:: Excerpt ::
=====

Contracts for apprentices engaged in non-designated trades or for apprentices aged over 18 engaged in designated trades may also be registered voluntarily.

The Apprenticeship Section of the Technical Education and Industrial Training Depart- ment is responsible for administering the ordinance. Its duties include advising and assisting employers in the training and employment of apprentices, ensuring that the training is properly carried out, helping to resolve disputes arising out of registered contracts, and co-operating with educational institutes to ensure that apprentices receive the necessary complementary technical education. Courses of instruction for apprentices, normally on a part-time day-release basis, are provided at the Hong Kong Polytechnic and the technical institutes.

Apprenticeship contracts registered in 1987 totalled 4 800, of which 960 were for non-designated trades. These contracts covered 4 050 craft apprentices and 750 technician apprentices. By the end of the year, 9 800 apprentices were being trained in accordance with the ordinance.

=====

:: Stored items from a collection ::
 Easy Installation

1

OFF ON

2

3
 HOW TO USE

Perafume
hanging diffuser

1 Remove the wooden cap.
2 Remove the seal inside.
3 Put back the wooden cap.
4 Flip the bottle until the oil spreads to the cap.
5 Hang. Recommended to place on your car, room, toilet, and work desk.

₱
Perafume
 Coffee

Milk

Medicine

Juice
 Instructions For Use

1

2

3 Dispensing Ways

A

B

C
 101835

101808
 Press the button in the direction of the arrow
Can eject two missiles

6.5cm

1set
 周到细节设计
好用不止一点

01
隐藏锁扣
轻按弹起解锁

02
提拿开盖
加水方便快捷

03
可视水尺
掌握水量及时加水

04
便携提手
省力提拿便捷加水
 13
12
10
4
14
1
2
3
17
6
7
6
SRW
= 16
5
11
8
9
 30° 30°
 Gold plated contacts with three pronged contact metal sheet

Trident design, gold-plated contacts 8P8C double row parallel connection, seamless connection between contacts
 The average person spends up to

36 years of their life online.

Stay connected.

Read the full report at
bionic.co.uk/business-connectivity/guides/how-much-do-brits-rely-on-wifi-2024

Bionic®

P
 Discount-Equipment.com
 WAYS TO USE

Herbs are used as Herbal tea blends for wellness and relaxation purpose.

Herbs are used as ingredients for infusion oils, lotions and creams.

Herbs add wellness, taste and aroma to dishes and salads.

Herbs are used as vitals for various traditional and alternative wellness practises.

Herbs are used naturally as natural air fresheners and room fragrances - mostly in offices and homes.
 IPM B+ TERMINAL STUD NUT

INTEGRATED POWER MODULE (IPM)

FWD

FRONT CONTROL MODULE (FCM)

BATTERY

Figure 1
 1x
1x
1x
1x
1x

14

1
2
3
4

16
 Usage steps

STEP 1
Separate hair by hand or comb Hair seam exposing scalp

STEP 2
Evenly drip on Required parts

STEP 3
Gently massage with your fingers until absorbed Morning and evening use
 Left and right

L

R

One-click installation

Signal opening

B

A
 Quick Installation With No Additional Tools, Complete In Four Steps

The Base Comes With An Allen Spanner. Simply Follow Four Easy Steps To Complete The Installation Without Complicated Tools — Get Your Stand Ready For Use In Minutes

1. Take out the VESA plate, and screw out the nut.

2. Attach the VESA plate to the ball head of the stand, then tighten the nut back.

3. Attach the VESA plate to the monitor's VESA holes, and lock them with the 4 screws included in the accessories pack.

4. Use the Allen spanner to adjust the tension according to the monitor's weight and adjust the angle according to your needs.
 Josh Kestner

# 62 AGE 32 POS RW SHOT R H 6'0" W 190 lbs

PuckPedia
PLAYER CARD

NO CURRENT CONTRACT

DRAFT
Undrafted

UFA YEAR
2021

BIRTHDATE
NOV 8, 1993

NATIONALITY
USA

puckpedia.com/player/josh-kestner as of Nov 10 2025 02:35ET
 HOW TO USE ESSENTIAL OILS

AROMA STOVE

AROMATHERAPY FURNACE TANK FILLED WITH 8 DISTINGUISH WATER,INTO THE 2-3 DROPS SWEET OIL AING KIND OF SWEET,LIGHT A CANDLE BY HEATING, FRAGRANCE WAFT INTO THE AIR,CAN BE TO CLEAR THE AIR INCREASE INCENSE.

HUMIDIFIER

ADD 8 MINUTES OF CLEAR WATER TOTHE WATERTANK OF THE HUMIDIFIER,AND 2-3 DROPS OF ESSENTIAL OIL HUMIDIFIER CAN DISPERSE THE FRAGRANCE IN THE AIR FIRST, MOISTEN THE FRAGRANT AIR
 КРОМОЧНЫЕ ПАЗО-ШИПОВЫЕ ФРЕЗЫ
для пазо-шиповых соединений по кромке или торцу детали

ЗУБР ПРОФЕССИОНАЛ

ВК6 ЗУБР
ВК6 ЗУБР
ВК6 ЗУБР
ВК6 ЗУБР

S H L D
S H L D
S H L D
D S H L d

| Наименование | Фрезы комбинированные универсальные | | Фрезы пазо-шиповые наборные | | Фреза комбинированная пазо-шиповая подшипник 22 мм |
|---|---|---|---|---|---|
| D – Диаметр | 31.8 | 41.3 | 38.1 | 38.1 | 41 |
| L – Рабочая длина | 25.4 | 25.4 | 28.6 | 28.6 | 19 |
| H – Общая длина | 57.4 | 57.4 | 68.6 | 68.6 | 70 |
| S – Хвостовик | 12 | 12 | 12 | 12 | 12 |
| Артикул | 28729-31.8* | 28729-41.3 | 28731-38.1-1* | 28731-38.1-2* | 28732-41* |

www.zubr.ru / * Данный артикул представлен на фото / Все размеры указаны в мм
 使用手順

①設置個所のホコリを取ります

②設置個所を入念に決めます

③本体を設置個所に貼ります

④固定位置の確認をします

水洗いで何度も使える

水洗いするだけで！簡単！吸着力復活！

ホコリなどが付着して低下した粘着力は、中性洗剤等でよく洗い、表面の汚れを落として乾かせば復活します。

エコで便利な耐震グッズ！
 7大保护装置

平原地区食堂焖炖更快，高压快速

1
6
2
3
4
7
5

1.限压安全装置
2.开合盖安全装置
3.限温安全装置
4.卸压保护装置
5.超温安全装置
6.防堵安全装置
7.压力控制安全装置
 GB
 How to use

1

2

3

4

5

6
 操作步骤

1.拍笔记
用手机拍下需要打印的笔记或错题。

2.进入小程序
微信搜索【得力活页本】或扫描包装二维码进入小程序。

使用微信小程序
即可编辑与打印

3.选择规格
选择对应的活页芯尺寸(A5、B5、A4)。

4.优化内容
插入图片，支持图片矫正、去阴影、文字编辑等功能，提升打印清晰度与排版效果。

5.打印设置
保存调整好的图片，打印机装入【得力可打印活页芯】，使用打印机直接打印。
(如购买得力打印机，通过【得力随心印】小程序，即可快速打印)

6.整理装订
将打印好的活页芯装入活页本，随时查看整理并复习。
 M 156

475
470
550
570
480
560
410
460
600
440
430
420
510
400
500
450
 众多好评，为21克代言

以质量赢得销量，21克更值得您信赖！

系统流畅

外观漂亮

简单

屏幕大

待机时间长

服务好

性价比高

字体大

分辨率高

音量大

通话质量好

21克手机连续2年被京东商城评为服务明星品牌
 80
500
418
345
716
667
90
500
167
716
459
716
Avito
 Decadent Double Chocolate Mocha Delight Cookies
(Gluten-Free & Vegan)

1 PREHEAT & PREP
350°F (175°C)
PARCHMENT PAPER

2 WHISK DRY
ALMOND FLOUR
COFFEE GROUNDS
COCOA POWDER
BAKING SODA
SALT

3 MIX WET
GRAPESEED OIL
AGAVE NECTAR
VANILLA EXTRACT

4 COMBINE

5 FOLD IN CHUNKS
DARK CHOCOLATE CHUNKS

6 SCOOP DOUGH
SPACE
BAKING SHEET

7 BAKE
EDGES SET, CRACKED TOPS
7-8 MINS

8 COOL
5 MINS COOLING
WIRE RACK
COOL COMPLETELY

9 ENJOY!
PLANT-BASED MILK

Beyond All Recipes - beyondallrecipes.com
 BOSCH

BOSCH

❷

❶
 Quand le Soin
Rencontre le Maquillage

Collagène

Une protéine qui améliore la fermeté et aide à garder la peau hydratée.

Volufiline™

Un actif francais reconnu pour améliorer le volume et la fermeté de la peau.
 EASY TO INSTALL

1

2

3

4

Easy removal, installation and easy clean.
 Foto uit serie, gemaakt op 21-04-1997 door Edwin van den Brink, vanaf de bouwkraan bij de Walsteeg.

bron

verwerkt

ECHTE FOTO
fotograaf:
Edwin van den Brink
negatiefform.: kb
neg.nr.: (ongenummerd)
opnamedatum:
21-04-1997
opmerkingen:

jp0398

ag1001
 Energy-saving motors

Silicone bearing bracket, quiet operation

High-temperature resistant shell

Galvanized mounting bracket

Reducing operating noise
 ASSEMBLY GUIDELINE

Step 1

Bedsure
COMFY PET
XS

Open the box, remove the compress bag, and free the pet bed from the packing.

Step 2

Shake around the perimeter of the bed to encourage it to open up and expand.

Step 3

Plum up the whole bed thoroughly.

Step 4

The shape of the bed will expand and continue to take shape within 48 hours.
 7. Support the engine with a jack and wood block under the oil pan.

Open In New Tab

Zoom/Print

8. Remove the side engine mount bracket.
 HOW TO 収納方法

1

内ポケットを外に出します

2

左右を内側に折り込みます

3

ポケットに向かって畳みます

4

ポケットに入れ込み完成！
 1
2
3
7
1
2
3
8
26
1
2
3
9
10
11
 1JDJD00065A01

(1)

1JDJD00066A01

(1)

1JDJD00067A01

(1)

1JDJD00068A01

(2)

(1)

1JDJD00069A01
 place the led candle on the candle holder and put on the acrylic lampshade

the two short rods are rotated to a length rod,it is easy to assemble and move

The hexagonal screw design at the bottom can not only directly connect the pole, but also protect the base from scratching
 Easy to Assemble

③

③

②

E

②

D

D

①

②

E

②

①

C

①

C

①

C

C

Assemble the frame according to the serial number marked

=====

:: Exercise 1 ::
Write out the passage on apprenticeship between "The Apprenticeship Section" and "the technical institutes.", inclusive.
:: Exercise 2 ::
According to the passage on apprenticeship, where are courses of instruction for apprentices provided?

:: Task solution 1 ::
The Apprenticeship Section of the Technical Education and Industrial Training Depart- ment is responsible for administering the ordinance. Its duties include advising and assisting employers in the training and employment of apprentices, ensuring that the training is properly carried out, helping to resolve disputes arising out of registered contracts, and co-operating with educational institutes to ensure that apprentices receive the necessary complementary technical education. Courses of instruction for apprentices, normally on a part-time day-release basis, are provided at the Hong Kong Polytechnic and the technical institutes.

:: Task solution 2 ::
At the Hong Kong Polytechnic and the technical institutes.